ロックバンドでありながら、何より歌を大事にするという気持ちがみんなにある
――わはは。バンドのイメージとエピソードが釣り合わないです!(笑)。その後、「秋明菊」を動画サイトにアップして、SNSで話題になるまですごく早かったですよね?
柳田:僕たちもビックリしました、「なんでそんな褒めてくれるんやろ?」って(笑)。当時、みんなでお金を出し合って、初めて福岡のスタジオでレコーディングをして。個人的にはもっとこうしたかったというのもあったんですが、100円でデモCDを作って売り出したら、「いいじゃん!」ってなって。

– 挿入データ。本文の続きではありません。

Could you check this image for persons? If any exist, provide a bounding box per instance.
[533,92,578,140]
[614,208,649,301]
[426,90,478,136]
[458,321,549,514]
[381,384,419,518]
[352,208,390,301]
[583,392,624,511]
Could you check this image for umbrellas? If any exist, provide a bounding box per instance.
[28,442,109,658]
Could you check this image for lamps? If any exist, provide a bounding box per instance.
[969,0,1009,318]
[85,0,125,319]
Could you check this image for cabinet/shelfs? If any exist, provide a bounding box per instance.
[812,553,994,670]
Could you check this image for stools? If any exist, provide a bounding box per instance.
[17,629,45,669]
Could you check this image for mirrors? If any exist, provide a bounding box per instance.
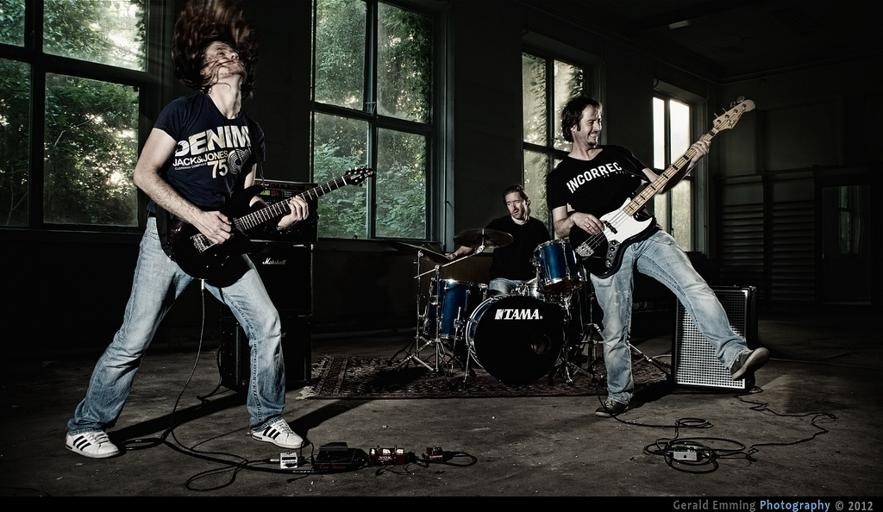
[815,175,878,314]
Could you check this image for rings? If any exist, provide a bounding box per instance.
[585,224,591,228]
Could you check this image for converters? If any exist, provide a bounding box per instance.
[314,447,360,471]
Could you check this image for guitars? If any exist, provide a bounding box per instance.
[569,96,757,279]
[169,166,377,280]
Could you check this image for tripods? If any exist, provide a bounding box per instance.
[549,287,672,385]
[389,250,485,383]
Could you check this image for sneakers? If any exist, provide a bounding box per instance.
[596,401,627,419]
[730,348,769,381]
[65,430,119,459]
[252,417,304,450]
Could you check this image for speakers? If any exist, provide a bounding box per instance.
[220,239,315,394]
[672,285,758,392]
[253,178,319,241]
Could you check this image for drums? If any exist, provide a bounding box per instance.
[522,281,571,320]
[423,278,482,341]
[531,241,587,294]
[466,294,568,389]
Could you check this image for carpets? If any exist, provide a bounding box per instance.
[296,350,671,402]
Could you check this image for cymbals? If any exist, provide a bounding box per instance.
[400,241,451,265]
[454,227,513,249]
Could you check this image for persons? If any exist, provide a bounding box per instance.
[481,185,553,296]
[549,97,772,419]
[65,1,317,460]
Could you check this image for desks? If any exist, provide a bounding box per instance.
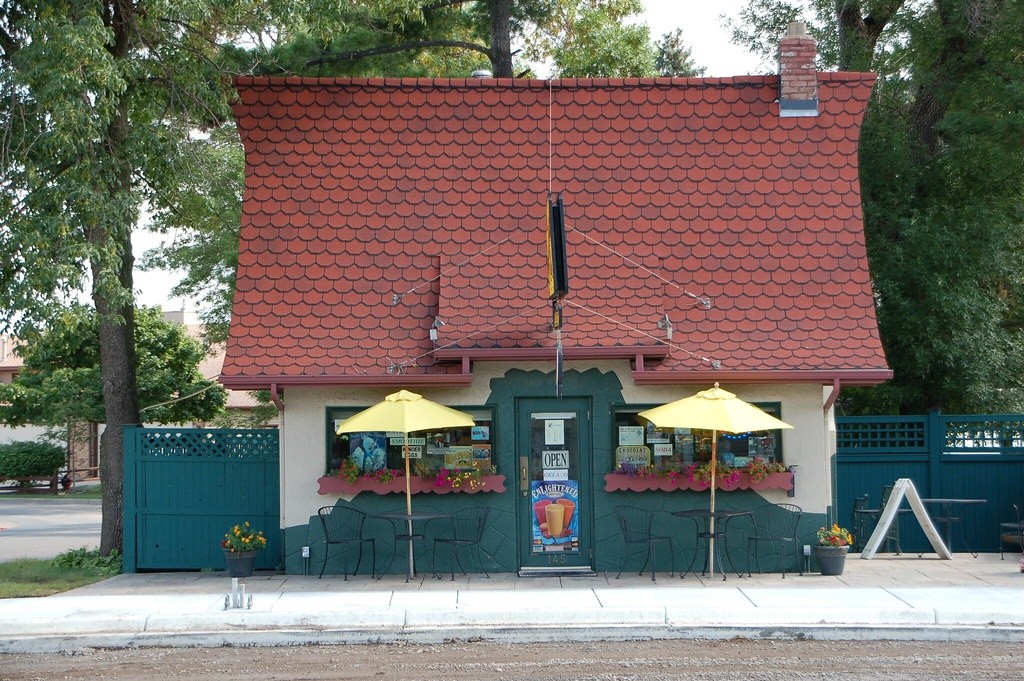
[855,508,913,550]
[671,509,754,581]
[920,498,988,558]
[371,511,449,580]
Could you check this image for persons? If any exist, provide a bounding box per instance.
[351,435,386,472]
[435,434,447,448]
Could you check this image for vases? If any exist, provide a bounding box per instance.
[225,551,257,577]
[815,546,850,575]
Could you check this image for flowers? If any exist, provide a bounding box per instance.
[221,522,267,553]
[819,523,853,548]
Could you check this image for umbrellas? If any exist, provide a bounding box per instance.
[637,381,793,583]
[337,389,476,579]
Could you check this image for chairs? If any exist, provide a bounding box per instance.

黒川:「秋明菊」はバンド結成して、最初に出来た曲なんです。
柳田:そう。曲が出来るまでに1年くらいかかっててね? 最初はメロディもアレンジも全然違ったんですが、ある日、トイレで用を足している時にメロディが降ってきて……。
――だから、イメージとエピソードが釣り合わないんですよ!(笑)
柳田:嘘は付けないですから(笑)。福岡時代に住んでた、海の目の前のアパートのトイレで、窓を開けると潮風が入ってくるんですけど。降ってきたメロディにその時の情景を歌詞にぶち込んだら、「いいじゃん!」ってなって。そこに辿りつくまで長かったんです。
――始めての曲作りはやっぱり難航しました?
桐木:最初はみんな目立ちたくて、テクニカルな感じを出したいって気持ちが強かったんですが、最近はちょっと落ち着いているかな、と思います。
柳田:それも良さではあるんですけどね。歌に寄り添いながら、テクニカルな部分を見せるっていう。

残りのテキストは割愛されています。